THINGS TO DO:
a) In the article on FDA vaping policy, repeat everything from "Stier put forward" down to "product, including e-cigarettes.", switching "e-cigarettes" to "vapes".
b) According to the article on FDA vaping policy, what position does Jeff Stier hold?
c) Write the next part of the article on FDA vaping policy, picking up after its last sentence.
(STUDY TEXT)
To reduce vaping among young people while encouraging its use among smokers wanting to quit; the FDA needs to work with the legitimate industry and crack down on the ‘bad actors’.

The US Food and Drug Administration (FDA) has been told that it should refrain from a crackdown across the vaping category but act decisively against its ‘bad actors’.

Jeff Stier, senior fellow at the Consumer Choice Center, offered this advice as the FDA prepares its new action plan on electronic cigarettes.

Stier put forward some ‘simple steps’ for the FDA to follow if it wanted to adhere to common ground.

“We should all be able to agree that e-cigarettes are not entirely safe and should not be used by kids,” said Stier.

“At the same time, as Public Health England has been saying for more than three years, e-cigarettes are around 95 percent less harmful than combustible cigarettes and can help smokers quit. To maximize protection to Americans of all ages, the FDA must finally formulate sensible, science-based policies to achieve two key goals:

  • “Prevent youth from initiating the use of any nicotine-containing product, including e-cigarettes.
  • “Foster switching by adult smokers who have been unable to quit by other means.”

Stier said the FDA was threatening that, because of ‘news reports,’ public opinion and data about youth use that the agency hadn’t released, it might soon remove many e-cigarettes from the market, including most flavors, as well as the pods they come in, until a manufacturer applies for and receives approval for each product.

The agency was warning also that it might ban sales everywhere except in vape shops.

“But it’s not too late,” said Stier. “In its new plan, the FDA should implement the legitimate common ground by taking the following three steps:

1: “Focus on the bad-actors. The FDA should act swiftly and forcefully, as it has the authority to do, against any retailer caught selling an e-cigarette to a minor.

2: “The FDA must work constructively with the industry it regulates.
(End STUDY TEXT)
(AVAILABLE DATA)
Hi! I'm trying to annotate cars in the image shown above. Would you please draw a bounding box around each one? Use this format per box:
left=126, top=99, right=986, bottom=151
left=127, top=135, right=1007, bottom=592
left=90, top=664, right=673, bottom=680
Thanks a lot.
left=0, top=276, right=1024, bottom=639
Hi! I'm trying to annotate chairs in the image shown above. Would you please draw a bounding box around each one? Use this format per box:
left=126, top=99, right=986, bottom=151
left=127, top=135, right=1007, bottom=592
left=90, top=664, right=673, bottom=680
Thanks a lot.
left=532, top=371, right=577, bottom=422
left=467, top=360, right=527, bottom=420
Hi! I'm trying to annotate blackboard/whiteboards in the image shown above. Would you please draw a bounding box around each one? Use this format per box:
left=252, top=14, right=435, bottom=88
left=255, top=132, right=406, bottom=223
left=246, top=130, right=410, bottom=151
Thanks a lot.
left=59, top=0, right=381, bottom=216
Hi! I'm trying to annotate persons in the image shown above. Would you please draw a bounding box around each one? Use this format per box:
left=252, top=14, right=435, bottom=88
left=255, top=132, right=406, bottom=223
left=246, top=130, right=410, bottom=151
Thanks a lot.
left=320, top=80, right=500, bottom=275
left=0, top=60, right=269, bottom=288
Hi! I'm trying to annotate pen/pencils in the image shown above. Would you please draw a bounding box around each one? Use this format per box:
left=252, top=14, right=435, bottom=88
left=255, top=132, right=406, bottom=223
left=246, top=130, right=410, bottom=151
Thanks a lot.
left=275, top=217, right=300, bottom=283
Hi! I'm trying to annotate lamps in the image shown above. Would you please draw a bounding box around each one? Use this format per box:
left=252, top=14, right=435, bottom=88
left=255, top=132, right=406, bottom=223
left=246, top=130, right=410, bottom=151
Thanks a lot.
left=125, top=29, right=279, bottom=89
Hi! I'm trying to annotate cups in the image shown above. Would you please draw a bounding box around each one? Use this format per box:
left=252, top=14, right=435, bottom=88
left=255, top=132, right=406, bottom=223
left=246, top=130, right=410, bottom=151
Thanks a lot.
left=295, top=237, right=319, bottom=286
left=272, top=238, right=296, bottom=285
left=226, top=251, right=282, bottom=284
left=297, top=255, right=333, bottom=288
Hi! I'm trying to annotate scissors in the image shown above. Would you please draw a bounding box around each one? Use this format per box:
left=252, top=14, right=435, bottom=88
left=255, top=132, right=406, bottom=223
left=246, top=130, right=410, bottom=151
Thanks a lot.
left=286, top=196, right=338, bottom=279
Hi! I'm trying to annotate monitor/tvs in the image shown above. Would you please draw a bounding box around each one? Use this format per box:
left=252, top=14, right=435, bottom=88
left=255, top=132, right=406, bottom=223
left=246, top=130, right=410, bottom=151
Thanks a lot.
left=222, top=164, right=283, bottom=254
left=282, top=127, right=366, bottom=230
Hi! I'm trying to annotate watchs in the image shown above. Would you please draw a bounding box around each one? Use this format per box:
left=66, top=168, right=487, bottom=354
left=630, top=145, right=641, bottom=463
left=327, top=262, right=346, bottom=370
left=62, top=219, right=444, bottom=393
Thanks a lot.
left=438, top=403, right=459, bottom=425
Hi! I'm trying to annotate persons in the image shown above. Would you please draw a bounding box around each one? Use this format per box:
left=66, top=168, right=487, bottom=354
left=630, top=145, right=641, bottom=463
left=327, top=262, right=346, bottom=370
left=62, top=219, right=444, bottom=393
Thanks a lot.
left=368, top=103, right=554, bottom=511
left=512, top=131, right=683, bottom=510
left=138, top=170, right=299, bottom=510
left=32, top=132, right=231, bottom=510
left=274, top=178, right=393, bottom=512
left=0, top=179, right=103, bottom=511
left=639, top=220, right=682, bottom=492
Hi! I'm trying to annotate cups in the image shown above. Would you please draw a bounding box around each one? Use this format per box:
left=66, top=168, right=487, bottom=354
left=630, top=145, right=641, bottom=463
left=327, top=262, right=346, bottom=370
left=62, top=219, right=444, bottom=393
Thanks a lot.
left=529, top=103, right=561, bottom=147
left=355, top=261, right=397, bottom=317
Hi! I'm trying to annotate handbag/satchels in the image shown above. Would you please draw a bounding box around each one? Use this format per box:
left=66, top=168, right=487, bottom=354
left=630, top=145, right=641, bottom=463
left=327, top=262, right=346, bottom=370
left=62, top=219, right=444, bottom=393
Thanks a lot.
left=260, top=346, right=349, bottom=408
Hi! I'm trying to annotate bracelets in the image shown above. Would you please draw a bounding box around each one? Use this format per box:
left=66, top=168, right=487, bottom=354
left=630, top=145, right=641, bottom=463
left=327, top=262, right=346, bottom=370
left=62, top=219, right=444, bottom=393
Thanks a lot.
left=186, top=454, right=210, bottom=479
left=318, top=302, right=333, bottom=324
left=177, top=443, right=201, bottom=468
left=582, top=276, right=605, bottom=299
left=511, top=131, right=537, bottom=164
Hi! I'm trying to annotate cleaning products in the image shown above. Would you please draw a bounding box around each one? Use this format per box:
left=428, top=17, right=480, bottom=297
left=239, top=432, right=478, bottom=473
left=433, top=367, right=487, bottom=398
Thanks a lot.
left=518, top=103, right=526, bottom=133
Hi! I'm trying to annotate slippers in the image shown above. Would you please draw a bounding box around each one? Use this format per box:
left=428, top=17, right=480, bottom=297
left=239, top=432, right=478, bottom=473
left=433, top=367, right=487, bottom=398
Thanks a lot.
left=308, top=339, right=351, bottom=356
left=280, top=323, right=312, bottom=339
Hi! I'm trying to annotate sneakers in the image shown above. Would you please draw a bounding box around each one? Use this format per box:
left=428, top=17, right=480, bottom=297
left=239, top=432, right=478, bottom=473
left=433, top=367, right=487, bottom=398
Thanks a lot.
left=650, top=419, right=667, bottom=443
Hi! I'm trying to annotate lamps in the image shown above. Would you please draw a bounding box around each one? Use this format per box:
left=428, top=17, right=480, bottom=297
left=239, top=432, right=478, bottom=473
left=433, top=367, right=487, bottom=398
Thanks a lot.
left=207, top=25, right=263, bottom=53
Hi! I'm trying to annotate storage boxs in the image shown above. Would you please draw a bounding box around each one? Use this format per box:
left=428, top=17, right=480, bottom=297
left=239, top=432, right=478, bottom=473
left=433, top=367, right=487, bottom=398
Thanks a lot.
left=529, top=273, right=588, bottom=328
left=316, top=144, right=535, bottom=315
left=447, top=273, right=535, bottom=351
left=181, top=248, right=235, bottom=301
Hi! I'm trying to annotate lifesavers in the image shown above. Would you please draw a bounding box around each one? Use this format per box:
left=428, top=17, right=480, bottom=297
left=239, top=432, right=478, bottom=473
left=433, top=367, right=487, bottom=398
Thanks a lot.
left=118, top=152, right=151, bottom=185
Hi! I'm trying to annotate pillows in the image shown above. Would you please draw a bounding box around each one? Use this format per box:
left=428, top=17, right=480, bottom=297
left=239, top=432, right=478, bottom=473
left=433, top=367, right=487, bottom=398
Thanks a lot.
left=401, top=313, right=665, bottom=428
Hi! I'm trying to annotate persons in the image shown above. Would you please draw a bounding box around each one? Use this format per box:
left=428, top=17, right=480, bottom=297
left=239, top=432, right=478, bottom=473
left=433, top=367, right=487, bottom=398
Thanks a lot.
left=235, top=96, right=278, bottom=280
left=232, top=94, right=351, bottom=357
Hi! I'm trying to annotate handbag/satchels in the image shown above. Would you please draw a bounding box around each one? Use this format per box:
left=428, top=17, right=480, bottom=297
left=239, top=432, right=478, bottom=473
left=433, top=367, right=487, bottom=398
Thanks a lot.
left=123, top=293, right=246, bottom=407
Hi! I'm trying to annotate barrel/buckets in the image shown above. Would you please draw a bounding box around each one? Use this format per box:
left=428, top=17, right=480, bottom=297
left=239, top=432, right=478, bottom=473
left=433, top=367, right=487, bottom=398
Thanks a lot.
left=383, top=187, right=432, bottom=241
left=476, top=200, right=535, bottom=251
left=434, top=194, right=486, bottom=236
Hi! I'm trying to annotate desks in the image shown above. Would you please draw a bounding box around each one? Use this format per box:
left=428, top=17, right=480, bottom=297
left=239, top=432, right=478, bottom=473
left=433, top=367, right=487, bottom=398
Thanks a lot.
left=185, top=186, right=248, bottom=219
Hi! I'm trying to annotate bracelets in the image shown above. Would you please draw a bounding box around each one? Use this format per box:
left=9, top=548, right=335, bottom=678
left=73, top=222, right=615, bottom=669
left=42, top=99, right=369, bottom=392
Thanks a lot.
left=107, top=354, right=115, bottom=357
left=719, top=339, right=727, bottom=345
(End AVAILABLE DATA)
WRITTEN ANSWERS:
a)
Stier put forward some ‘simple steps’ for the FDA to follow if it wanted to adhere to common ground.

“We should all be able to agree that vapes are not entirely safe and should not be used by kids,” said Stier.

“At the same time, as Public Health England has been saying for more than three years, vapes are around 95 percent less harmful than combustible cigarettes and can help smokers quit. To maximize protection to Americans of all ages, the FDA must finally formulate sensible, science-based policies to achieve two key goals:

  • “Prevent youth from initiating the use of any nicotine-containing product, including vapes.

b) He is a senior fellow at the Consumer Choice Center.

c)
3: “Make good on the promise to change misconceptions about nicotine, which, while addictive, is not the major cause of tobacco-related disease.”

Stier then moved on to what he believed the FDA should not do:

1: “Remove e-cigarettes from all stores except vape shops.

2: “Allow either side to erode common ground. Just as the FDA shouldn’t be lenient with those who sell or give e-cigarettes to kids, it shouldn’t allow false assertions about the risks of e-cigarettes to stand unchallenged.

3: “Fall prey to the notion that the FDA has in its power the ability to prevent every last youth from ever trying an e-cigarette.”

Stier said that when it gave the FDA authority to regulate recreational lower-risk nicotine products, Congress believed the FDA could be sophisticated enough to prevent youth use while helping adults quit smoking.

“Sadly, to date, the FDA has accomplished little on either front,” he said. “These failures don’t justify a misplaced ‘crackdown’ on e-cigarettes. They require an intensive focus on stopping the bad actors.

“If the FDA doesn’t get it right – this month – President Trump should ask, in an exit interview, why FDA leadership couldn’t achieve a central promise of the administration: improving our lives not with more regulation, but with less of it, wisely implemented.”